▸ **Brano scelto**
------------------------

Fine della pista per John Wesley Hardin

A cura di Omar Vicari

Nato il 26 maggio 1853 a Bonham nel Texas, figlio di un pastore Metodista, John Wesley Hardin rivelò presto il suo istinto omicida. All’età di soli undici anni accoltellò un suo compagno di strada, mentre a quindici uccise il suo primo uomo.
Abilissimo con le armi, Hardin è stato sicuramente la pistola più veloce dell’intera storia della frontiera. Nessuno si avvicinò mai, neppure lontanamente, alla sua destrezza nel maneggiare una sei colpi. Forse l’unico che avrebbe potuto fronteggiarlo in qualche modo era Wild Bill Hickok.
Un confronto tra i due effettivamente ci fu e si risolse a favore di Hardin.
Nel 1871, durante uno dei suoi raid dal Texas verso Abilene al seguito del bestiame, Hardin venne affrontato da Hickok allora marshal della città.
Abilene a quel tempo era una città violenta a causa delle continue sparatorie causate da cowboys sbandati che alla fine della pista si ubriacavano nei vari saloon.


James Gibson Hardin, padre di John Wesley Hardin

Hardin era uno di questi e per di più tremendamente micidiale. Le pistole di Hardin erano un tutt’uno con se stesso. Egli le estraeva con la stessa rapidità di riflessi che un uomo normale impiega a chiudere gli occhi quando qualcosa li minaccia. Tale rapidità non gli lasciava il tempo per meditare su ciò che stava facendo. La sua non era emotività eccessiva, né paura, ma una pura e semplice reazione al pericolo. Il bersaglio poteva essere un serpente, un indiano o un uomo dai riflessi simili ai suoi, ma regolarmente meno veloci.
Anni dopo, a El Paso, lo sceriffo Jeff Milton, anch’egli un esperto della sei colpi, ebbe a dire che Hardin era l’uomo più veloce con la colt che avesse mai visto. La stessa cosa venne detta anni prima da un altro esperto della colt, il ranger Jim Gillette durante uno degli spostamenti di Hardin da una prigione a un’altra. In quel frangente Jim Gillette e l’altro ranger N. O. Reynolds che lo accompagnavano, vollero vedere quanto quel mago della sei colpi fosse in grado di fare.


Mary Elizabeth (Dixon) Hardin, madre di John Wesley Hardin

Essi dettero a Hardin una colt naturalmente scarica e il pistolero non si fece pregare. Quello che Gillette e Reynolds videro lo si può immaginare riportando la mente alla scena del film “Tombstone” nella quale Ringo davanti a Doc Holliday da sfoggio della sua maestria nella velocità di estrarre e di roteare la colt . Jim Gillette, che era un esperto, disse di non aver mai visto nulla di simile.
Quello che accadde ad Abilene di fronte a Hickok lo possiamo leggere nella sua biografia scritta dallo stesso Hardin. E’ plausibile che Hardin possa aver esagerato nel descrivere i fatti e che qualche autore possa aver nutrito dubbi sulla dinamica dell’azione, fatto sta che alla richiesta delle armi da parte di Hickok, Hardin estrasse le pistole, le fece roteare sul guardiamano con la velocità che gli era usuale e un attimo dopo le canne delle sue colt puntavano minacciose in direzione del marshal. Hickok saggiamente decideva che non era il caso di insistere.

------------------------

Trascriva fedelmente, dal brano su John Wesley Hardin, tutto ciò che va da "Abilene a quel" fino a "regolarmente meno veloci.".

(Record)
------------------------

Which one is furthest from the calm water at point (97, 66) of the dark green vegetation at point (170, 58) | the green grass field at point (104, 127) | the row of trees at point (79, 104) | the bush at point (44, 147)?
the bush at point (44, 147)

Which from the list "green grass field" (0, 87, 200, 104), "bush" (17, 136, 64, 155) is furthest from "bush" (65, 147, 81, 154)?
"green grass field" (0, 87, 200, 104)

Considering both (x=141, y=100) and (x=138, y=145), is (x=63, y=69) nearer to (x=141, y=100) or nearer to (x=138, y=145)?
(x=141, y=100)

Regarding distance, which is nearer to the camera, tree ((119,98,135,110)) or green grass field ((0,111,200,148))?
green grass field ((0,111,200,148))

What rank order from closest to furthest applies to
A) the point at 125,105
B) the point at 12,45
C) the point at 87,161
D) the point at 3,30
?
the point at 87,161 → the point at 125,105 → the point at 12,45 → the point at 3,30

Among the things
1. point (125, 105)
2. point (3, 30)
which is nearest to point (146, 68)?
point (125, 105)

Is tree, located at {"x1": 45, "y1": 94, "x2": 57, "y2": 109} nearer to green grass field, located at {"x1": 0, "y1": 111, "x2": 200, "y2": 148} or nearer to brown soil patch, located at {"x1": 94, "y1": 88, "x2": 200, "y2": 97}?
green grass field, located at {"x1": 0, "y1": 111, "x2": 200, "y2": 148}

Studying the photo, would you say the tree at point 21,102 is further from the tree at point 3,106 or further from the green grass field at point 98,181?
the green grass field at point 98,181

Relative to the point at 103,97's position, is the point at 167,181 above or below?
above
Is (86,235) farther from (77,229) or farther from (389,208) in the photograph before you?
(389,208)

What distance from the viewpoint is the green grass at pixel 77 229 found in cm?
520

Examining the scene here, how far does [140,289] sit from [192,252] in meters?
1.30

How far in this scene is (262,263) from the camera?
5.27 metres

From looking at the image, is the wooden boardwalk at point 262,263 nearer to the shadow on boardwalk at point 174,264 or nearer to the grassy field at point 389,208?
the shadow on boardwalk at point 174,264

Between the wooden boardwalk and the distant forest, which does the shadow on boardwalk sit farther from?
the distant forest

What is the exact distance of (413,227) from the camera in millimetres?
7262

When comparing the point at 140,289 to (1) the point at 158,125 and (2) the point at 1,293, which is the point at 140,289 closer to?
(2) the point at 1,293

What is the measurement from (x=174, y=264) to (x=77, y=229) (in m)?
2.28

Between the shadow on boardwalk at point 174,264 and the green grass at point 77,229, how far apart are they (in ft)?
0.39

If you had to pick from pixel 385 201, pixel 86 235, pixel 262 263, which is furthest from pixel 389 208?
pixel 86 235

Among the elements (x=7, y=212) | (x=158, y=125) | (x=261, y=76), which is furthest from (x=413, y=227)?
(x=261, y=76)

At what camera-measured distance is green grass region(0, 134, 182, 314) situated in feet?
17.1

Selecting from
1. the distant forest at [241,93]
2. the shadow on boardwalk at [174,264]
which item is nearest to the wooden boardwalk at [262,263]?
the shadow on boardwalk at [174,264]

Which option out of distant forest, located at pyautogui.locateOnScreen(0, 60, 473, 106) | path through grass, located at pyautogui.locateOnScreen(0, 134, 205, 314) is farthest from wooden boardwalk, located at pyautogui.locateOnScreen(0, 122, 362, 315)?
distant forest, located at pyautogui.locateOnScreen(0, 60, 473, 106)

------------------------

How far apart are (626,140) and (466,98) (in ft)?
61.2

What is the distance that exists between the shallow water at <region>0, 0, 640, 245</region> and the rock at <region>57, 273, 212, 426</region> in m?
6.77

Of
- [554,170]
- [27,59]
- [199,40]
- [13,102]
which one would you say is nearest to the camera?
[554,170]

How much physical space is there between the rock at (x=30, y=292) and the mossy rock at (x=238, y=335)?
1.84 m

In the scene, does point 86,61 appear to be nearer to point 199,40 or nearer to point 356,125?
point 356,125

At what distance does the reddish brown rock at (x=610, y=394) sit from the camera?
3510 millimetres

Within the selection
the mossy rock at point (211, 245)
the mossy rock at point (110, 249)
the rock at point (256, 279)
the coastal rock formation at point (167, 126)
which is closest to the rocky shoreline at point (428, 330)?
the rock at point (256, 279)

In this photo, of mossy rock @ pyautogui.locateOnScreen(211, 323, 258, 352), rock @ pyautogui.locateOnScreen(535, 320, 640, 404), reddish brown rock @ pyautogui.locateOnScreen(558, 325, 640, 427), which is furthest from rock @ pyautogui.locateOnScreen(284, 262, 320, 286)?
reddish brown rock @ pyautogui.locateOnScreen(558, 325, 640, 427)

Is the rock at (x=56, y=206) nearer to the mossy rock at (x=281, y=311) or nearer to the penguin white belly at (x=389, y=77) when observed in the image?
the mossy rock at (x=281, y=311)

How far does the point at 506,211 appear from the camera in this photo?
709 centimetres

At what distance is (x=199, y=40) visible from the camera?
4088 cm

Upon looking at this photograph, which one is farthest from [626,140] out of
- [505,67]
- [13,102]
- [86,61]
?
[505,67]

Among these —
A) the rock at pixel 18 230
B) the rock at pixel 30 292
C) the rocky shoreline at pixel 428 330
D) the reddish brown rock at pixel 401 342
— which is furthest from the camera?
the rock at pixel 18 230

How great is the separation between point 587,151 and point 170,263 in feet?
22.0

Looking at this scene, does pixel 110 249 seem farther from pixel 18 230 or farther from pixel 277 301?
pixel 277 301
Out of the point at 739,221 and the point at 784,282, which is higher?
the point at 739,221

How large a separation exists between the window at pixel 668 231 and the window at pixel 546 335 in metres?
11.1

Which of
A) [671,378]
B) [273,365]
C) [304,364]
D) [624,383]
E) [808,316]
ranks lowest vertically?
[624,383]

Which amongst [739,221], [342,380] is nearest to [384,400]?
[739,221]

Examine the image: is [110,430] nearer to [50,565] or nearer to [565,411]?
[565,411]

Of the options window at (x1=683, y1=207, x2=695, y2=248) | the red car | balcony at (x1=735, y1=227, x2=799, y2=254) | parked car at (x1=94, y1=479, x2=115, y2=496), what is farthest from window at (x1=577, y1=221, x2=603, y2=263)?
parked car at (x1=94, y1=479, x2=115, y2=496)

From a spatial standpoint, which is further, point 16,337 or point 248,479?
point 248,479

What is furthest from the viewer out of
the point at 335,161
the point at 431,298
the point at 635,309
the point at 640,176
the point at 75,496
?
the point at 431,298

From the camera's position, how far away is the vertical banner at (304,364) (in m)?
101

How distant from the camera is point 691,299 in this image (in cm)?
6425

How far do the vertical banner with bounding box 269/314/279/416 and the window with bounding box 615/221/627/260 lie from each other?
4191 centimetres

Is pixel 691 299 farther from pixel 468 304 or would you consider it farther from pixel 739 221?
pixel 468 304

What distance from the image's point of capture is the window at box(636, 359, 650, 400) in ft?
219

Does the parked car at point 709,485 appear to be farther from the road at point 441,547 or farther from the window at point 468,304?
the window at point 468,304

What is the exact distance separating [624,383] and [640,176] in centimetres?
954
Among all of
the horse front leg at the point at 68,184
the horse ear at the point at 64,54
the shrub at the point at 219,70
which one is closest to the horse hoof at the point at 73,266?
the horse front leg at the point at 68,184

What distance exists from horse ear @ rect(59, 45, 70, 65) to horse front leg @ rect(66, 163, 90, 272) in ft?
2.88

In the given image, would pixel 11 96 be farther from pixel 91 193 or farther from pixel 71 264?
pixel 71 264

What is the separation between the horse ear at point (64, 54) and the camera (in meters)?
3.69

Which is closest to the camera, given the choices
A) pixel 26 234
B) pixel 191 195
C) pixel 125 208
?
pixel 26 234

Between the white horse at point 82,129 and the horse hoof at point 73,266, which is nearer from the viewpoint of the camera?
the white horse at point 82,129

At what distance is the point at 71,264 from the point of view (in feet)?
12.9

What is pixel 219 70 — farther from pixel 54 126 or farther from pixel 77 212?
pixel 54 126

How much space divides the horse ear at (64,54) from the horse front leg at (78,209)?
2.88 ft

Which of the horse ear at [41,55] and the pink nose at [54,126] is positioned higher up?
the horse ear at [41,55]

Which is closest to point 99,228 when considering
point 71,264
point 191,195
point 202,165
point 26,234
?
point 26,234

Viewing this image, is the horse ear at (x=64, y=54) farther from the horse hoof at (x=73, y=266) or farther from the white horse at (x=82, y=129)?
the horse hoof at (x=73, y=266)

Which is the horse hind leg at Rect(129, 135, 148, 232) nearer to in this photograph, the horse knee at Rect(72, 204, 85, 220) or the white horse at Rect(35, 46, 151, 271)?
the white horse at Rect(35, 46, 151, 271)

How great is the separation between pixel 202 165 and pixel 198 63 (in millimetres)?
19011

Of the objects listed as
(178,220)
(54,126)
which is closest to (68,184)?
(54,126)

------------------------

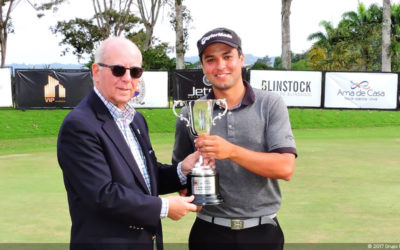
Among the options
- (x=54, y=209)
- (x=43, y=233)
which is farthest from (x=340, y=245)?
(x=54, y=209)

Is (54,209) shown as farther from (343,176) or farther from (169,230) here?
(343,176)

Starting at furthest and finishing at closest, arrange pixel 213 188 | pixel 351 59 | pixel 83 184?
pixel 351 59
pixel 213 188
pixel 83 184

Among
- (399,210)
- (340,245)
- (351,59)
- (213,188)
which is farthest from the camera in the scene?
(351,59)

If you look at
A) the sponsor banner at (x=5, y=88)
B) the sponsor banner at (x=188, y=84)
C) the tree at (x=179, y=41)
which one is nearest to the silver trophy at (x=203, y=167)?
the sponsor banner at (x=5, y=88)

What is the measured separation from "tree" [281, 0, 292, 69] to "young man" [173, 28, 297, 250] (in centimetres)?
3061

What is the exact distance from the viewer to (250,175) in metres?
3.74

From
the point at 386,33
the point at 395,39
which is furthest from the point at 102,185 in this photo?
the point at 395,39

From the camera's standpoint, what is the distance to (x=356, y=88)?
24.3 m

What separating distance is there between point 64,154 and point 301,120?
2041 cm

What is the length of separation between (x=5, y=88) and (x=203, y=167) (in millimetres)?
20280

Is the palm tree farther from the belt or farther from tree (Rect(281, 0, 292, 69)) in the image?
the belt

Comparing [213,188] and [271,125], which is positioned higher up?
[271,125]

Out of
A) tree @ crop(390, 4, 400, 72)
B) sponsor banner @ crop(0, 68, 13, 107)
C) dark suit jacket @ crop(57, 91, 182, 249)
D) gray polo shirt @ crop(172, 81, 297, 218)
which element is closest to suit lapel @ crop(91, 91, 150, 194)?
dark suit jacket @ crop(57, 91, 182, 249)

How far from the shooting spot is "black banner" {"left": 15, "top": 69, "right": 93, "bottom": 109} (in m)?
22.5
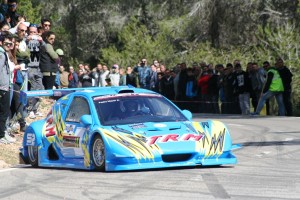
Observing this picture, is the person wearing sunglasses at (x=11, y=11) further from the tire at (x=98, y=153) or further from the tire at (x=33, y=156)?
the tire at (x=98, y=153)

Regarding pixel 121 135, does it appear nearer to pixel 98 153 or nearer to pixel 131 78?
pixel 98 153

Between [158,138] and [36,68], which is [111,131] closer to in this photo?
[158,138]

------------------------

▸ **Risposta al quesito**
Abilene a quel tempo era una città violenta a causa delle continue sparatorie causate da cowboys sbandati che alla fine della pista si ubriacavano nei vari saloon.


James Gibson Hardin, padre di John Wesley Hardin

Hardin era uno di questi e per di più tremendamente micidiale. Le pistole di Hardin erano un tutt’uno con se stesso. Egli le estraeva con la stessa rapidità di riflessi che un uomo normale impiega a chiudere gli occhi quando qualcosa li minaccia. Tale rapidità non gli lasciava il tempo per meditare su ciò che stava facendo. La sua non era emotività eccessiva, né paura, ma una pura e semplice reazione al pericolo. Il bersaglio poteva essere un serpente, un indiano o un uomo dai riflessi simili ai suoi, ma regolarmente meno veloci.